* **Data shown**:
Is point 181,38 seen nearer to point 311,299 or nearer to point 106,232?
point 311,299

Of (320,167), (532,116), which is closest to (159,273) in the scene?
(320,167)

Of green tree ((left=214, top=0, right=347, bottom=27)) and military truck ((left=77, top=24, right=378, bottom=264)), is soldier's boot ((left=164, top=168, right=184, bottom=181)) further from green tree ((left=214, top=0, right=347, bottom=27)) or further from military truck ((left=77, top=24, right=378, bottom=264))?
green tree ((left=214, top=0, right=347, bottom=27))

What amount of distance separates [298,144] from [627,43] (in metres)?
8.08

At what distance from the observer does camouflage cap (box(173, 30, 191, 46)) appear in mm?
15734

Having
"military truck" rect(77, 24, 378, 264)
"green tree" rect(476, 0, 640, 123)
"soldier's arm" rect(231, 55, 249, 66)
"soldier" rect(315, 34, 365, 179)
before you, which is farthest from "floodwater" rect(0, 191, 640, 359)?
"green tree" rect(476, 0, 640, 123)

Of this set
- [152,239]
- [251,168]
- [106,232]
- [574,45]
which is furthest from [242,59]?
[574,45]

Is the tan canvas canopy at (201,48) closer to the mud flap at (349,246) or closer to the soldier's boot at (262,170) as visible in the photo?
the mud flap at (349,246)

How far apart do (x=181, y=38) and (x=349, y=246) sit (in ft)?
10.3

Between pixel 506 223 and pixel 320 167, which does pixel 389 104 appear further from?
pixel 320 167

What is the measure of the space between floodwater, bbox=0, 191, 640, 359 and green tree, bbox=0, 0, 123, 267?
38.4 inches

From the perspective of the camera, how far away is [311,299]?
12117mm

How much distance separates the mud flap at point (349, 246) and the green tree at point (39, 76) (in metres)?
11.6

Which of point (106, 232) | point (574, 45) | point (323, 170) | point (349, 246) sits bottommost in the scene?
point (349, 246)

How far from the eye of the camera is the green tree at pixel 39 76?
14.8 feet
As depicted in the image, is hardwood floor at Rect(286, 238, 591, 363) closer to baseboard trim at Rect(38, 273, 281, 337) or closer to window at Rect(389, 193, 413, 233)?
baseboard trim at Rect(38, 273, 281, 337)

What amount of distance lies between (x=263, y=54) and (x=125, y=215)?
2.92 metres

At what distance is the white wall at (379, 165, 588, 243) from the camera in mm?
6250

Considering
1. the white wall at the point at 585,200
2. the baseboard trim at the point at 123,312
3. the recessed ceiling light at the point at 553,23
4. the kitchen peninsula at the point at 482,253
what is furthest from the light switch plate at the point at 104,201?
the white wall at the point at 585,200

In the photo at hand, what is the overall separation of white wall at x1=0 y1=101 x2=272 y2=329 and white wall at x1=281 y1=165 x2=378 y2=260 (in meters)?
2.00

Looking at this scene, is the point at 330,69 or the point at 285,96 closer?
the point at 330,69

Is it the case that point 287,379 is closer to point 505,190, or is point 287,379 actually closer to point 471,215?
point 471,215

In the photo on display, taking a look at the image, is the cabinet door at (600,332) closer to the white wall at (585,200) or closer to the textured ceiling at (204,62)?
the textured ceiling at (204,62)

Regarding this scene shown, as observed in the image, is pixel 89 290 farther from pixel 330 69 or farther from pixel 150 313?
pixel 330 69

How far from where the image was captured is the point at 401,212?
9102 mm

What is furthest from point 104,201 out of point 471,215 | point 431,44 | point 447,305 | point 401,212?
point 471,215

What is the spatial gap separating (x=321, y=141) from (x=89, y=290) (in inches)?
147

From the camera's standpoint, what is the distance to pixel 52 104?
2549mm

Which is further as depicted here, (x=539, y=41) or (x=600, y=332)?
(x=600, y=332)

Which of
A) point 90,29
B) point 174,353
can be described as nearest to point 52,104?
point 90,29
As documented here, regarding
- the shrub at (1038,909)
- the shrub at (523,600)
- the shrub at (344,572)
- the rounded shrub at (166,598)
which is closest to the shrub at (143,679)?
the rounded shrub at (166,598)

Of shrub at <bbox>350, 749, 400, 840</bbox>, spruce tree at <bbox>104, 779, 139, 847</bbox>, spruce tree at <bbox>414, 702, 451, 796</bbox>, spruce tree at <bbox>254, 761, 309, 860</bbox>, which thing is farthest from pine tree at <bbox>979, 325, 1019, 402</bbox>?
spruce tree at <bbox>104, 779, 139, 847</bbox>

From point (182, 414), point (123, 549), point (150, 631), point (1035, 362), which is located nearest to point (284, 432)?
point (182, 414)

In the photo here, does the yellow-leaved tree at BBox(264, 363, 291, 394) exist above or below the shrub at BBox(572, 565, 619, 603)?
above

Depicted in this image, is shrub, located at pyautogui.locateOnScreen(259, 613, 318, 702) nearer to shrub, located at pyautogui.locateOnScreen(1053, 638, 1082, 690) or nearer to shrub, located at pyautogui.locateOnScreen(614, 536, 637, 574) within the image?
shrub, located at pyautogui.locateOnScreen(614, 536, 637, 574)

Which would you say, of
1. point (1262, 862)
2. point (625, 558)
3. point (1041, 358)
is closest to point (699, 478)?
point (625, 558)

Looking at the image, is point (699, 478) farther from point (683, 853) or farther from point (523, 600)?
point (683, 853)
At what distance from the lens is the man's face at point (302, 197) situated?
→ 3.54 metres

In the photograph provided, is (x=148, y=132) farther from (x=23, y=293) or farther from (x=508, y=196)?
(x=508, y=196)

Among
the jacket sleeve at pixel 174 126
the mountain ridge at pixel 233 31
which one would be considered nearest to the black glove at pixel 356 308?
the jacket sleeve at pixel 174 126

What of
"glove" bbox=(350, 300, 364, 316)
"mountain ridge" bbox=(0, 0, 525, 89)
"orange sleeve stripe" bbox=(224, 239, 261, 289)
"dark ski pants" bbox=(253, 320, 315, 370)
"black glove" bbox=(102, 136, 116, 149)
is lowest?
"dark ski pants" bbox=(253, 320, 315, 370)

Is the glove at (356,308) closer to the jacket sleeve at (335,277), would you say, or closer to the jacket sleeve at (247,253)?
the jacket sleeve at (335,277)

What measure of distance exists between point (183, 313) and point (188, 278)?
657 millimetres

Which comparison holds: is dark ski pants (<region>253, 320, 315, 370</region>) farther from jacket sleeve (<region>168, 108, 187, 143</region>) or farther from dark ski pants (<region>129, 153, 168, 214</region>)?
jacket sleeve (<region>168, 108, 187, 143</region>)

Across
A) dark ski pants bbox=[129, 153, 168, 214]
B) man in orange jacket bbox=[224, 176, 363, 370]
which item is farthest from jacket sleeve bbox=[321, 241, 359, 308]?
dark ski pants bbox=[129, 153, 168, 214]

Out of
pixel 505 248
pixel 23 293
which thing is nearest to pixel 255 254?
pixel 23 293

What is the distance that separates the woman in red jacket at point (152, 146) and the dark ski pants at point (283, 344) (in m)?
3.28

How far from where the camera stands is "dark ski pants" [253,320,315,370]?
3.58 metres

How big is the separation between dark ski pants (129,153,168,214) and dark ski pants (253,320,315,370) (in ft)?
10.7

* **To do**: Go through the records above and retype each one exactly.

* **Completed exercise**:
Is point 181,38 seen nearer to point 311,299 or nearer to point 106,232?
point 311,299

Of (320,167), (532,116), which is closest to (159,273) in the scene?
(320,167)

Of green tree ((left=214, top=0, right=347, bottom=27)) and military truck ((left=77, top=24, right=378, bottom=264)), is soldier's boot ((left=164, top=168, right=184, bottom=181)) further from green tree ((left=214, top=0, right=347, bottom=27)) or further from military truck ((left=77, top=24, right=378, bottom=264))?
green tree ((left=214, top=0, right=347, bottom=27))

What amount of distance separates [298,144] from [627,43] (in metres)?
8.08

At what distance from the observer does camouflage cap (box(173, 30, 191, 46)) appear in mm?
15734

Having
"military truck" rect(77, 24, 378, 264)
"green tree" rect(476, 0, 640, 123)
"soldier's arm" rect(231, 55, 249, 66)
"soldier" rect(315, 34, 365, 179)
before you, which is farthest from "floodwater" rect(0, 191, 640, 359)?
"green tree" rect(476, 0, 640, 123)

Of this set
- [152,239]
- [251,168]
- [106,232]
- [574,45]
which is furthest from [242,59]?
[574,45]

Is the tan canvas canopy at (201,48) closer to the mud flap at (349,246) or closer to the soldier's boot at (262,170) as visible in the photo?
the mud flap at (349,246)

How far apart do (x=181, y=38) and (x=349, y=246) sit (in ft)?
10.3

Between pixel 506 223 and pixel 320 167, which does pixel 389 104 appear further from?
pixel 320 167

What is the measure of the space between floodwater, bbox=0, 191, 640, 359 and green tree, bbox=0, 0, 123, 267?
38.4 inches

From the perspective of the camera, how far away is [311,299]?
12117mm

How much distance separates the mud flap at point (349, 246) and the green tree at point (39, 76) (in metres)?
11.6

Which of point (106, 232) | point (574, 45) | point (323, 170) | point (349, 246) sits bottommost in the scene?
point (349, 246)

How far from the eye of the camera is the green tree at pixel 39 76?
14.8 feet
As depicted in the image, is hardwood floor at Rect(286, 238, 591, 363) closer to baseboard trim at Rect(38, 273, 281, 337) or closer to window at Rect(389, 193, 413, 233)?
baseboard trim at Rect(38, 273, 281, 337)

What amount of distance lies between (x=263, y=54) and (x=125, y=215)?
2.92 metres

At what distance is the white wall at (379, 165, 588, 243) from the camera in mm?
6250

Considering
1. the white wall at the point at 585,200
2. the baseboard trim at the point at 123,312
3. the recessed ceiling light at the point at 553,23
4. the kitchen peninsula at the point at 482,253
what is furthest from the light switch plate at the point at 104,201?
the white wall at the point at 585,200

In the photo at hand, what is the overall separation of white wall at x1=0 y1=101 x2=272 y2=329 and white wall at x1=281 y1=165 x2=378 y2=260 (in meters)?
2.00

Looking at this scene, is the point at 330,69 or the point at 285,96 closer?
the point at 330,69

Is it the case that point 287,379 is closer to point 505,190, or is point 287,379 actually closer to point 471,215?
point 471,215

In the photo on display, taking a look at the image, is the cabinet door at (600,332) closer to the white wall at (585,200) or closer to the textured ceiling at (204,62)?
the textured ceiling at (204,62)

Regarding this scene shown, as observed in the image, is pixel 89 290 farther from pixel 330 69 or farther from pixel 150 313?
pixel 330 69

How far from where the image was captured is the point at 401,212?
9102 mm

What is furthest from point 104,201 out of point 471,215 | point 431,44 | point 447,305 | point 401,212?
point 471,215

What is the spatial gap separating (x=321, y=141) from (x=89, y=290) (in inches)?
147

From the camera's standpoint, what is the distance to pixel 52 104?
2549mm

Which is further as depicted here, (x=539, y=41) or (x=600, y=332)?
(x=600, y=332)

Which of
A) point 90,29
B) point 174,353
can be described as nearest to point 52,104?
point 90,29
As documented here, regarding
- the shrub at (1038,909)
- the shrub at (523,600)
- the shrub at (344,572)
- the rounded shrub at (166,598)
which is closest to the shrub at (143,679)?
the rounded shrub at (166,598)

Of shrub at <bbox>350, 749, 400, 840</bbox>, spruce tree at <bbox>104, 779, 139, 847</bbox>, spruce tree at <bbox>414, 702, 451, 796</bbox>, spruce tree at <bbox>254, 761, 309, 860</bbox>, which thing is farthest from pine tree at <bbox>979, 325, 1019, 402</bbox>?
spruce tree at <bbox>104, 779, 139, 847</bbox>

From point (182, 414), point (123, 549), point (150, 631), point (1035, 362), which is located nearest to point (284, 432)?
point (182, 414)

In the photo here, does the yellow-leaved tree at BBox(264, 363, 291, 394) exist above or below the shrub at BBox(572, 565, 619, 603)?
above

Depicted in this image, is shrub, located at pyautogui.locateOnScreen(259, 613, 318, 702) nearer to shrub, located at pyautogui.locateOnScreen(1053, 638, 1082, 690) or nearer to shrub, located at pyautogui.locateOnScreen(614, 536, 637, 574) within the image?
shrub, located at pyautogui.locateOnScreen(614, 536, 637, 574)

Which would you say, of
1. point (1262, 862)
2. point (625, 558)
3. point (1041, 358)
is closest to point (699, 478)?
point (625, 558)

Looking at the image, is point (699, 478) farther from point (683, 853) or farther from point (523, 600)?
point (683, 853)
At what distance from the lens is the man's face at point (302, 197) situated?
→ 3.54 metres

In the photograph provided, is (x=148, y=132) farther from (x=23, y=293) or farther from (x=508, y=196)?
(x=508, y=196)

Among
the jacket sleeve at pixel 174 126
the mountain ridge at pixel 233 31
which one would be considered nearest to the black glove at pixel 356 308?
the jacket sleeve at pixel 174 126

What of
"glove" bbox=(350, 300, 364, 316)
"mountain ridge" bbox=(0, 0, 525, 89)
"orange sleeve stripe" bbox=(224, 239, 261, 289)
"dark ski pants" bbox=(253, 320, 315, 370)
"black glove" bbox=(102, 136, 116, 149)
is lowest?
"dark ski pants" bbox=(253, 320, 315, 370)

Is the glove at (356,308) closer to the jacket sleeve at (335,277), would you say, or closer to the jacket sleeve at (247,253)?
the jacket sleeve at (335,277)

What measure of distance exists between point (183, 313) and point (188, 278)?
657 millimetres

Which comparison holds: is dark ski pants (<region>253, 320, 315, 370</region>) farther from jacket sleeve (<region>168, 108, 187, 143</region>) or farther from dark ski pants (<region>129, 153, 168, 214</region>)?
jacket sleeve (<region>168, 108, 187, 143</region>)

Across
A) dark ski pants bbox=[129, 153, 168, 214]
B) man in orange jacket bbox=[224, 176, 363, 370]
which item is farthest from jacket sleeve bbox=[321, 241, 359, 308]?
dark ski pants bbox=[129, 153, 168, 214]

Out of
pixel 505 248
pixel 23 293
which thing is nearest to pixel 255 254?
pixel 23 293

What is the distance that separates the woman in red jacket at point (152, 146) and the dark ski pants at point (283, 344) (in m)?
3.28

How far from where the camera stands is "dark ski pants" [253,320,315,370]?
3.58 metres

How big is the separation between dark ski pants (129,153,168,214) and dark ski pants (253,320,315,370) (in ft)?
10.7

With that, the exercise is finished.